In speaking of a measuring line that goes straight out to the hill of Gareb and then turns to Goah, verse 39 also alludes to the expansion of the Church, and to the complete healing of the world that she will inherit in the regeneration: Through Christ, God will swallow up all things—even death itself—in victory (Dan. 9:25, Mt. 13:31-33, Rom. 8:18f, 1 Cor. 15:54, Col. 2:19, Rev. 5:9).

This message becomes clear as we further consult the details. For example, commentators tell us that Gareb was a hill to the northwest of Jerusalem where lepers dwelt; and that Goah was the place of capital punishment. If so, the idea here would be that the Redeemer’s mighty arm will extend to the vilest offenders and the worst sufferers: Upon condition of simple faith in Him, He will gladly gather them all into the healing precincts of the Holy City, (Mt. 11:5, 28, Luke 15:1-2, 1 Cor. 6:9-11).

 

Hinnom Itself, Holy to the LORD

Verse 40 certainly seems to confirm this line of interpretation, telling us that the sacred environs will even include the Valley of the Sons of Hinnom.
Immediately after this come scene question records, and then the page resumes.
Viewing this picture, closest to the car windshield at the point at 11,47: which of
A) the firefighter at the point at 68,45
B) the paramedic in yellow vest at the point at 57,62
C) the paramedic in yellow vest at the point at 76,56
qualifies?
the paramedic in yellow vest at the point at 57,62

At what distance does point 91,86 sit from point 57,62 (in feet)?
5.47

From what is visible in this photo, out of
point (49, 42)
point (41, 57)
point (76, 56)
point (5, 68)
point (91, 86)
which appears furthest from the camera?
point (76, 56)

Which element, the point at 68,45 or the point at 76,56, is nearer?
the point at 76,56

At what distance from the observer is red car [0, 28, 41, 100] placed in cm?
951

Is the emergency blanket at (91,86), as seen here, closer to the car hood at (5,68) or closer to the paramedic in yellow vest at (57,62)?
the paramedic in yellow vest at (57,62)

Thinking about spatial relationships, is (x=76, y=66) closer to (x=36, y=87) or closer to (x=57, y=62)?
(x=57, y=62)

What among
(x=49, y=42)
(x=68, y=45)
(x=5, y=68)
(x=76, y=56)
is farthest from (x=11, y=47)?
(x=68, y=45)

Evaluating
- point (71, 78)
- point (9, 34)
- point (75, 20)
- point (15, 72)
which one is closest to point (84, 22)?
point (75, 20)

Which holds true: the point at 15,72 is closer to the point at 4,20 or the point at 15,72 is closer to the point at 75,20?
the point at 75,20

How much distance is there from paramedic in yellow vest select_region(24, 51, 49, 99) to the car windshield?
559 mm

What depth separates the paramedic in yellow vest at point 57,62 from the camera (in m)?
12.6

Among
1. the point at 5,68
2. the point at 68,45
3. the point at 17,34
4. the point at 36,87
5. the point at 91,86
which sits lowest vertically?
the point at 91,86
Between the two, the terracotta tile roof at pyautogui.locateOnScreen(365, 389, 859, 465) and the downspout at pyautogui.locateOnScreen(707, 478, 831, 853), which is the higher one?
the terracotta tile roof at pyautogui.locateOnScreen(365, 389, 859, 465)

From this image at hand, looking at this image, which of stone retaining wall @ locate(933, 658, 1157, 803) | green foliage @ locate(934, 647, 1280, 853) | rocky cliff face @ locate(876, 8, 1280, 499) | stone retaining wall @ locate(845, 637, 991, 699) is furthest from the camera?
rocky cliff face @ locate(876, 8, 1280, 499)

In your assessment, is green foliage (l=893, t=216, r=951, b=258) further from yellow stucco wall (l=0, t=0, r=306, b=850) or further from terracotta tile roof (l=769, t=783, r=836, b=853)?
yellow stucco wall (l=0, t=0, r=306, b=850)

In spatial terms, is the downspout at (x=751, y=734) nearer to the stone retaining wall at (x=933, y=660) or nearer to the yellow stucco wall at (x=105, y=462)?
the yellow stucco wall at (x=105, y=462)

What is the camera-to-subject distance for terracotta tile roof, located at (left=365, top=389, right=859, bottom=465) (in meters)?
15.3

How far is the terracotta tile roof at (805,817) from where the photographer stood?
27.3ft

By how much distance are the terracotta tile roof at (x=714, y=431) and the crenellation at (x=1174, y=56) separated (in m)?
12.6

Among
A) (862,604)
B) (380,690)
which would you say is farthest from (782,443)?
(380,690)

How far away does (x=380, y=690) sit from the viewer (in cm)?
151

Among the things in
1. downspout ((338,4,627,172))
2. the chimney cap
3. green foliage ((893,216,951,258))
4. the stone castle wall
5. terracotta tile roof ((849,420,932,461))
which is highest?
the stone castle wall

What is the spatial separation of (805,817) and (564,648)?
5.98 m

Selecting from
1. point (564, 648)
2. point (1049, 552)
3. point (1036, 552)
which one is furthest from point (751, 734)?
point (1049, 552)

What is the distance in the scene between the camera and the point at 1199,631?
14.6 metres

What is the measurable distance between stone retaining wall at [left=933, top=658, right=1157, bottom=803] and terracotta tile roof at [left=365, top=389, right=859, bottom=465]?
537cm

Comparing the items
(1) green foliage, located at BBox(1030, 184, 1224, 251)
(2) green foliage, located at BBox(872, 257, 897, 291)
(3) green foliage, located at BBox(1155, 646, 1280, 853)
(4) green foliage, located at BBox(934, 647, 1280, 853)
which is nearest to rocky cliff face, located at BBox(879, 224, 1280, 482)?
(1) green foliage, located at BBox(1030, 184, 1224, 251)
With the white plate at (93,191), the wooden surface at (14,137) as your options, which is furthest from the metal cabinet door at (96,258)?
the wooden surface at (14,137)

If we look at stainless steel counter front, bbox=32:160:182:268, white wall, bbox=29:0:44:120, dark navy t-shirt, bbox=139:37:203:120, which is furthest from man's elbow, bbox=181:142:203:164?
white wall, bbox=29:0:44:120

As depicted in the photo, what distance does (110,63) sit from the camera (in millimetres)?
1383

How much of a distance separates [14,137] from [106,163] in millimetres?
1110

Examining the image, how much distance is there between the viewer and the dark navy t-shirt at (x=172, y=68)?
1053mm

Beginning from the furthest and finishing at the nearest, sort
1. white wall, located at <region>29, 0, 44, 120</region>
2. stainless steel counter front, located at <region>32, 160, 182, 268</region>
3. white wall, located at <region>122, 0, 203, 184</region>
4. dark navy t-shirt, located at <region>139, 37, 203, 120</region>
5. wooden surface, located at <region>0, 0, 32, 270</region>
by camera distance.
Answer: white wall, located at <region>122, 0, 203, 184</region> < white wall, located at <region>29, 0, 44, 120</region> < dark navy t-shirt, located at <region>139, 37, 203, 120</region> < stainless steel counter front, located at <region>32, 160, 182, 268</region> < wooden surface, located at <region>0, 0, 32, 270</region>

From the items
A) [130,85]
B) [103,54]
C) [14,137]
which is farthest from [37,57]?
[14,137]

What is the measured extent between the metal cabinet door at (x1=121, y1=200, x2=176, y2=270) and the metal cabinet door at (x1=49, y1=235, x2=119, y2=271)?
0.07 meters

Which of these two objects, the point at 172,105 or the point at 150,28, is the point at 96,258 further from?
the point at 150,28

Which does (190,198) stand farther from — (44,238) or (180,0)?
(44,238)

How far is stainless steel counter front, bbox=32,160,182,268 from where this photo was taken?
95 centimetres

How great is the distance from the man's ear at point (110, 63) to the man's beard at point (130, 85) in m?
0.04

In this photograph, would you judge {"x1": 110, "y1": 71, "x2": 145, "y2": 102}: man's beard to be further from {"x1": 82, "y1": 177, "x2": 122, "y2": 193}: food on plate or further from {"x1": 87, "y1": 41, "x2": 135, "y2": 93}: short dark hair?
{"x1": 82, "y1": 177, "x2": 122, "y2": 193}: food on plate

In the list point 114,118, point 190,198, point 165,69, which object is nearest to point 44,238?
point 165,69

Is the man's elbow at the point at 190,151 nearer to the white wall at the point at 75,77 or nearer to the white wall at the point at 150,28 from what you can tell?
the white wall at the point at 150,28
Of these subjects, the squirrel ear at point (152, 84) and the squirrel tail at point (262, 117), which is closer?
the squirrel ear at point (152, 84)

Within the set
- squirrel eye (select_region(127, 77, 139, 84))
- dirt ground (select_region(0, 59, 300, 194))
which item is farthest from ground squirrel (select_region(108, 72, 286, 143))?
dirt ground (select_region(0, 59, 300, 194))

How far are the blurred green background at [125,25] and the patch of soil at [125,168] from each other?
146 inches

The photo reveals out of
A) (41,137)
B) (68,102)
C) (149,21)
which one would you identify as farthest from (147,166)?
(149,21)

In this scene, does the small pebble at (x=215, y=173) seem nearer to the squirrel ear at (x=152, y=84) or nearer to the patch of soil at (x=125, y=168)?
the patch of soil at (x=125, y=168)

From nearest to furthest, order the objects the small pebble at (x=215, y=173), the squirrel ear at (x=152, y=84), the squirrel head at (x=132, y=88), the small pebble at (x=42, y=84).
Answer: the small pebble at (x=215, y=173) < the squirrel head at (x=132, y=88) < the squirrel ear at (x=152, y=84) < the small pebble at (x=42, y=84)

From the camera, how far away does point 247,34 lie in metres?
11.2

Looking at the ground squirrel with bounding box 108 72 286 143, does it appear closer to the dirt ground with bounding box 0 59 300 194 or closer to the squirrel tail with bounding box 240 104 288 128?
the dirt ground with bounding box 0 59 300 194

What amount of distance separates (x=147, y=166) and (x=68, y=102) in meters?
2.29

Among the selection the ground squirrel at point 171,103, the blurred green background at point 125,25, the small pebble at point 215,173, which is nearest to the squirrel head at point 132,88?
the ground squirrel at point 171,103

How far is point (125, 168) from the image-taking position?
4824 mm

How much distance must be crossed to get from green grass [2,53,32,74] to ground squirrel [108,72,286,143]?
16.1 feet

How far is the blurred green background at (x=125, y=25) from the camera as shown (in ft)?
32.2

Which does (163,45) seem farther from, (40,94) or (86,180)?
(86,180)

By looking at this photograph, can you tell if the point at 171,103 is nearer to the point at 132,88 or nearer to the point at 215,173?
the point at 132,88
This was the garbage dump of Jerusalem, a place of fire, refuse, and stench, long ago cursed and defiled by king Josiah, since there the apostate Jews had caused their children to “pass through the fire” to the Ammonite god, Molech; and there they had buried their remains (2 Kings 23:10, Jeremiah 32:35).

Here, then, in thickly veiled imagery, God promises that Christ, at his return in power and judgment, will transform even Topheth—and every other defiled corner of his universe—into New Heavens and a New Earth, the home of righteousness (Mt. 13:41, Phil. 3:21, 2 Peter 3:10, Rev. 21:1-5).

In that happy Day, all the earth—and all the City of the saints who inhabit it—will be holy to the LORD, forever (Rev. 21:2, 10).

 

Conclusion

By way of conclusion, we should note that this OT Kingdom prophecy is quite similar to two others found in Zechariah, both of which deal with eschatological Jerusalem (14:9-11, 29-21). Yet in Zechariah’s prophecies, it is even more clear that the prophet is looking ahead to the eschaton—to the World to Come—and that he does so using richly symbolic language that points mysteriously to the things of Christ and his Holy Bride/City, the Church.

We find, then, that the great German commentator, C. F. Keil (1807-1888), was quite right to sum up the message of this prophecy as follows:

The prophecy does not refer to the building of Jerusalem after the exile, but to the erection of a more spiritual Kingdom of God in the Messianic age. Indeed, it reaches to the time when the Kingdom of God shall have been perfected. It contains under an Old Testament dress the outlines of the image of the heavenly Jerusalem that John saw on Patmos in its full glory.

In so speaking, Keil shows himself a master of the New Covenant Hermeneutic.

We do well, I think, to follow his lead.